もっとも、これを飲むと夜にあまり眠れなくなるので控えてましたけど……どうしても、飲みたくなって咲夜にお願いしたんですよ。
そしたら、わざわざ人間界まで調達に行ってくれたらしくて。で、昨日レミリア様にも飲んでもらったんですが、
『苦っ』って言って嫌がられてしまったんですよ……それで、今日はパチュリー様にも飲んでもらおうと思って持ってきたんです。

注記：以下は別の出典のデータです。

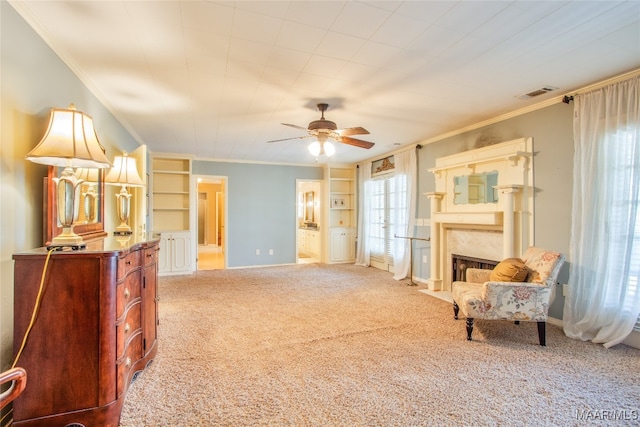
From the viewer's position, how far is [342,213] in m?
7.91

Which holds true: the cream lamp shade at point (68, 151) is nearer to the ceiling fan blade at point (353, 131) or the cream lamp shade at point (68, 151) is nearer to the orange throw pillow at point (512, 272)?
the ceiling fan blade at point (353, 131)

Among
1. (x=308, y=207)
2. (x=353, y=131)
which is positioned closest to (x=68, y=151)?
(x=353, y=131)

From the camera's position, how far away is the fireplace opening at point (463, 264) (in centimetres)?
423

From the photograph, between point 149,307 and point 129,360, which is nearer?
point 129,360

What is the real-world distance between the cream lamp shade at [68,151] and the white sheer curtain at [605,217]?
401 cm

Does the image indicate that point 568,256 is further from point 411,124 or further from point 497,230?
point 411,124

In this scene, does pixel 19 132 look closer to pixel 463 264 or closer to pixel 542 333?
pixel 542 333

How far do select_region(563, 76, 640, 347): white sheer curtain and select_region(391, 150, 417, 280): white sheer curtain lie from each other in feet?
8.50

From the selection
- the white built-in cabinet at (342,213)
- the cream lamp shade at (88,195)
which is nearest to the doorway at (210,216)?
the white built-in cabinet at (342,213)

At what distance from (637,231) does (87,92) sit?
4995 millimetres

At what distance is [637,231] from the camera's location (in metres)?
2.76

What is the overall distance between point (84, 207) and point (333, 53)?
7.75 feet

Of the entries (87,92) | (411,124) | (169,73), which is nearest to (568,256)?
(411,124)

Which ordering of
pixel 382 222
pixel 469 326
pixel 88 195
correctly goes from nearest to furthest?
1. pixel 88 195
2. pixel 469 326
3. pixel 382 222
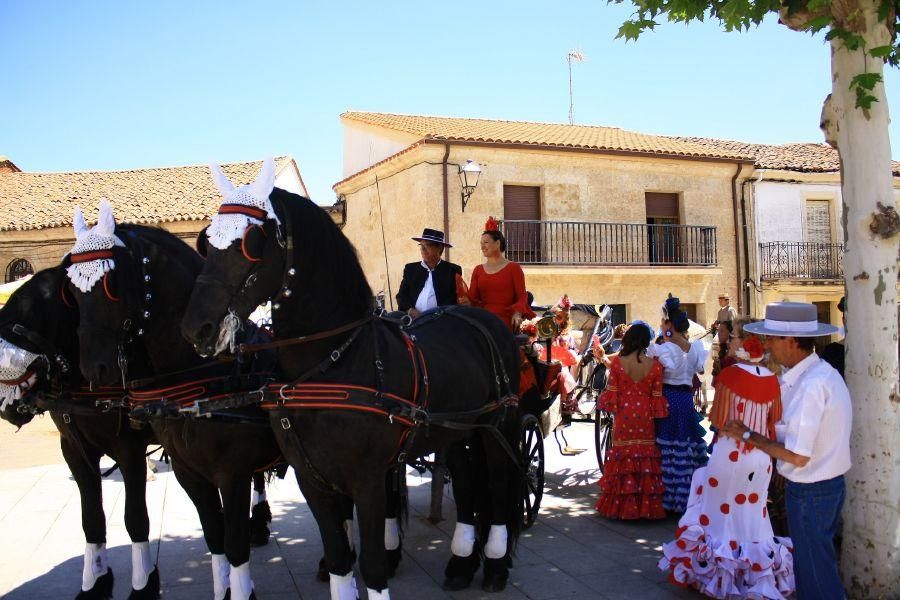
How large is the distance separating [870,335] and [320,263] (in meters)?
3.09

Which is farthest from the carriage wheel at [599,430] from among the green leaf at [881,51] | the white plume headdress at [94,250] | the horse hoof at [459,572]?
the white plume headdress at [94,250]

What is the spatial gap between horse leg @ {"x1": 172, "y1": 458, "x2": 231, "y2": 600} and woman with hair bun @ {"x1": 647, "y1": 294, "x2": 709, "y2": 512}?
12.5 feet

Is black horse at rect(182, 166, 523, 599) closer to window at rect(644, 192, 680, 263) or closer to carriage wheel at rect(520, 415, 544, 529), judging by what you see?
carriage wheel at rect(520, 415, 544, 529)

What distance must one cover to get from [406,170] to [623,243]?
6.20 metres

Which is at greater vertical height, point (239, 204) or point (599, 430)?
point (239, 204)

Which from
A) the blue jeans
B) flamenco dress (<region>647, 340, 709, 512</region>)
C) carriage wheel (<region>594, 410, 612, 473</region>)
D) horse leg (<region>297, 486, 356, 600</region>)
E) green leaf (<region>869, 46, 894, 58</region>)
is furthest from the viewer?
carriage wheel (<region>594, 410, 612, 473</region>)

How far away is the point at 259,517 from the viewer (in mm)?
5656

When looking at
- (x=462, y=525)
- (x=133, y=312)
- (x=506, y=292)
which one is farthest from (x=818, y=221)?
(x=133, y=312)

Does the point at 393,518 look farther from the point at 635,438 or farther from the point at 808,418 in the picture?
the point at 808,418

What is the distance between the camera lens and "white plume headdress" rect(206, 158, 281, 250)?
2982 mm

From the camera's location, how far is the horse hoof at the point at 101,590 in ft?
14.1

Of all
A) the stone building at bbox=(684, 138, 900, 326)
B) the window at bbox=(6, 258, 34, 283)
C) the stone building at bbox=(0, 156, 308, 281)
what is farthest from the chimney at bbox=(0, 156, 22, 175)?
the stone building at bbox=(684, 138, 900, 326)

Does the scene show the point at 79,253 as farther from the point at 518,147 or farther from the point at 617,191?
the point at 617,191

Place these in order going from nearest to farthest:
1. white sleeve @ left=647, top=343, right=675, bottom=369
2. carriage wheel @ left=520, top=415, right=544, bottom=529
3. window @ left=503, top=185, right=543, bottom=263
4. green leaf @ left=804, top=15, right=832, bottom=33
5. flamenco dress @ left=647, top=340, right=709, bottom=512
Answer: green leaf @ left=804, top=15, right=832, bottom=33 < carriage wheel @ left=520, top=415, right=544, bottom=529 < flamenco dress @ left=647, top=340, right=709, bottom=512 < white sleeve @ left=647, top=343, right=675, bottom=369 < window @ left=503, top=185, right=543, bottom=263
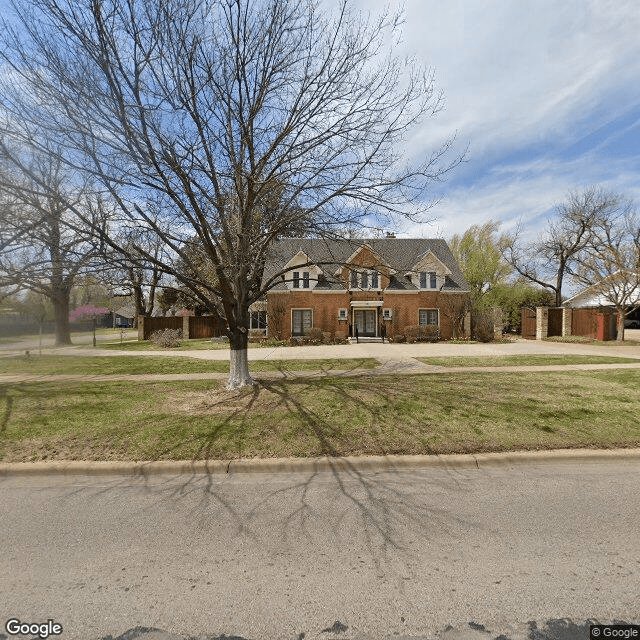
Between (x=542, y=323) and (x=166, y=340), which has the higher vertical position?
(x=542, y=323)

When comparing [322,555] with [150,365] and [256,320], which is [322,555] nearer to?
[150,365]

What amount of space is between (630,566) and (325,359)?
37.2ft

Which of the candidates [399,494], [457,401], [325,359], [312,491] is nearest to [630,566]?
[399,494]

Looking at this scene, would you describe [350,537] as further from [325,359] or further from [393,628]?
[325,359]

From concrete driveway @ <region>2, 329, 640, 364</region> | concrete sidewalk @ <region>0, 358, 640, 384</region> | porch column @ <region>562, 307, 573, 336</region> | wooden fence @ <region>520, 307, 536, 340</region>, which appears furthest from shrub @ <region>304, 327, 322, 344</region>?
porch column @ <region>562, 307, 573, 336</region>

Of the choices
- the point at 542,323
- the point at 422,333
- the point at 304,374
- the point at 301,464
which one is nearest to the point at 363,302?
the point at 422,333

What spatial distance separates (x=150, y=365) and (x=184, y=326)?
16.4 m

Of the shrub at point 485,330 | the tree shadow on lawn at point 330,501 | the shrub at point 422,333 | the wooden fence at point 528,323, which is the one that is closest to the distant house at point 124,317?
the shrub at point 422,333

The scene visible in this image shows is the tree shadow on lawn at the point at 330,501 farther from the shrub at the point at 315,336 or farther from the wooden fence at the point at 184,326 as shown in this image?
the wooden fence at the point at 184,326

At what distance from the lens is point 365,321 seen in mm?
26188

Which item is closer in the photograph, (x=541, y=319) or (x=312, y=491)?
(x=312, y=491)

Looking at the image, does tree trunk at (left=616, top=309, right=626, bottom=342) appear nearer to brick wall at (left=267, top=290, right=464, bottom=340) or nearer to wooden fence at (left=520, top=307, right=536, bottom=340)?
wooden fence at (left=520, top=307, right=536, bottom=340)

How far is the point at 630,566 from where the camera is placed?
2742 mm

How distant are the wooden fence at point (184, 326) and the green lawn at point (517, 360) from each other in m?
19.7
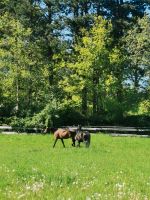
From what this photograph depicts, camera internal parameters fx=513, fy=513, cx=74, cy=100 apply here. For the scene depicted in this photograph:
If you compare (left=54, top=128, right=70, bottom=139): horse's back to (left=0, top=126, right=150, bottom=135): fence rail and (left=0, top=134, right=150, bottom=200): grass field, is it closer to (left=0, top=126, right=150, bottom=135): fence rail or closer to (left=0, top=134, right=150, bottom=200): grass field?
(left=0, top=134, right=150, bottom=200): grass field

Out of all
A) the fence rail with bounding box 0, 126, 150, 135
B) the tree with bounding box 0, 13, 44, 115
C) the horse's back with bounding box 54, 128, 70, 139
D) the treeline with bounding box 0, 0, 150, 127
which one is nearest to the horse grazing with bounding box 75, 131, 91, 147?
the horse's back with bounding box 54, 128, 70, 139

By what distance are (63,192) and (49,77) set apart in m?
50.9

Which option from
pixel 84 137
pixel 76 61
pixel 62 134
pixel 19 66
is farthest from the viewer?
pixel 76 61

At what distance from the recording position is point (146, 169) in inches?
813

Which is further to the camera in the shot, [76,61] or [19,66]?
[76,61]

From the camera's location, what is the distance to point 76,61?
6181 cm

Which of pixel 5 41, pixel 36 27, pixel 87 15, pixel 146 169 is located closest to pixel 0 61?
pixel 5 41

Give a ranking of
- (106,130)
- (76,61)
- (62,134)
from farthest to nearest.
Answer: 1. (76,61)
2. (106,130)
3. (62,134)

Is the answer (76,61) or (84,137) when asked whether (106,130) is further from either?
(84,137)

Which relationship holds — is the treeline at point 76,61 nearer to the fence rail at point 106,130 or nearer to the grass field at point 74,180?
the fence rail at point 106,130

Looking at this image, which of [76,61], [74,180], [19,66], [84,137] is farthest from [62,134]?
[76,61]

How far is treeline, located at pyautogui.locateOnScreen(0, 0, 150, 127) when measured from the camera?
5683 centimetres

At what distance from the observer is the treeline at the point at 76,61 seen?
5683cm

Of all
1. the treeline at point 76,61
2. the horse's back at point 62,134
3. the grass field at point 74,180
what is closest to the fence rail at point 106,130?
the treeline at point 76,61
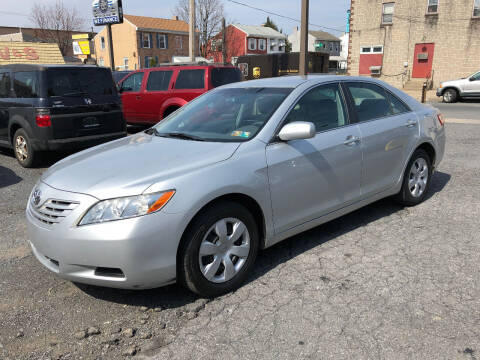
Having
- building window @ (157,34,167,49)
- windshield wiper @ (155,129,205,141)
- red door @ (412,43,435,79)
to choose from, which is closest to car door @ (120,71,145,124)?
windshield wiper @ (155,129,205,141)

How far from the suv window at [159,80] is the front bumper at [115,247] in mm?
8211

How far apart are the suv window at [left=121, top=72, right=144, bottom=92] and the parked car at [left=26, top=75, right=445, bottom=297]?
25.1 ft

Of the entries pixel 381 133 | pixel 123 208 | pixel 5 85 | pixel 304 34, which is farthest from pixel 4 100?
pixel 304 34

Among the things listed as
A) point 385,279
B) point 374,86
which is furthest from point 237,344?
point 374,86

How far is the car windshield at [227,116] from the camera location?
140 inches

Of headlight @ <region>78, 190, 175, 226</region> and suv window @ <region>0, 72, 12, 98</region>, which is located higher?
suv window @ <region>0, 72, 12, 98</region>

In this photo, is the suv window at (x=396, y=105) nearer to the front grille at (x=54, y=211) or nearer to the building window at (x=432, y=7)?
the front grille at (x=54, y=211)

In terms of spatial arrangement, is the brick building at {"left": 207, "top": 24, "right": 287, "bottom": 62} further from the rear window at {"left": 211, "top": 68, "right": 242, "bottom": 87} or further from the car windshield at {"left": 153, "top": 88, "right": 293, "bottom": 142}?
the car windshield at {"left": 153, "top": 88, "right": 293, "bottom": 142}

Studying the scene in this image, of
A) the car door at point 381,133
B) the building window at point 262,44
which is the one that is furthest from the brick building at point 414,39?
the building window at point 262,44

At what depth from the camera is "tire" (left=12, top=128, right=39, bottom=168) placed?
7379mm

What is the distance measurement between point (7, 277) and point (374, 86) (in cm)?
405

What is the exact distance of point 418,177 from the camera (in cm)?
496

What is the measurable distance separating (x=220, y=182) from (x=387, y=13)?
1174 inches

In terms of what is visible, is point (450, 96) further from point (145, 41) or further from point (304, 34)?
point (145, 41)
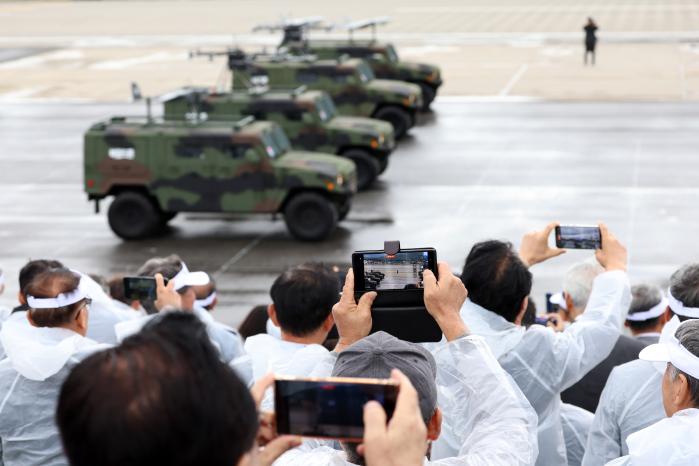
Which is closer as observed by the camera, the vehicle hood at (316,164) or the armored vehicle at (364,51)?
the vehicle hood at (316,164)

咲夜が、『パチュリー様は紅茶しか飲まれないから、きっとコーヒーなんて見たことも無いでしょう』って言ってたから」
確かに以前、人間が読む本で見たことがある。コーヒー豆というのを煎って砕き、それを熱湯
で濾して飲む物だと書いてあった。が、実際に見るのは初めてだった
「で、わたしはこれを飲めばいいのね?」
十夜は、ニコニコしながら元気に『ハイっ』と頷いて見せた
正直、少し抵抗がある。確かに、この香りは良いが、問題はこの色だ。コップを手に取り、中を覗いてみ
た。………底が見えない……コップの中には漆黒が広がっている
横目で十夜の様子を見てみる。わたしの顔をじっと見つめている…飲むしかないようだ……
……全く………純粋なのも、罪よね……
「……分かったわ」
わたしは意を決してコップを口元に運ぶ。
噎せ返るような香りの洪水が鼻腔に流れ込んで来る。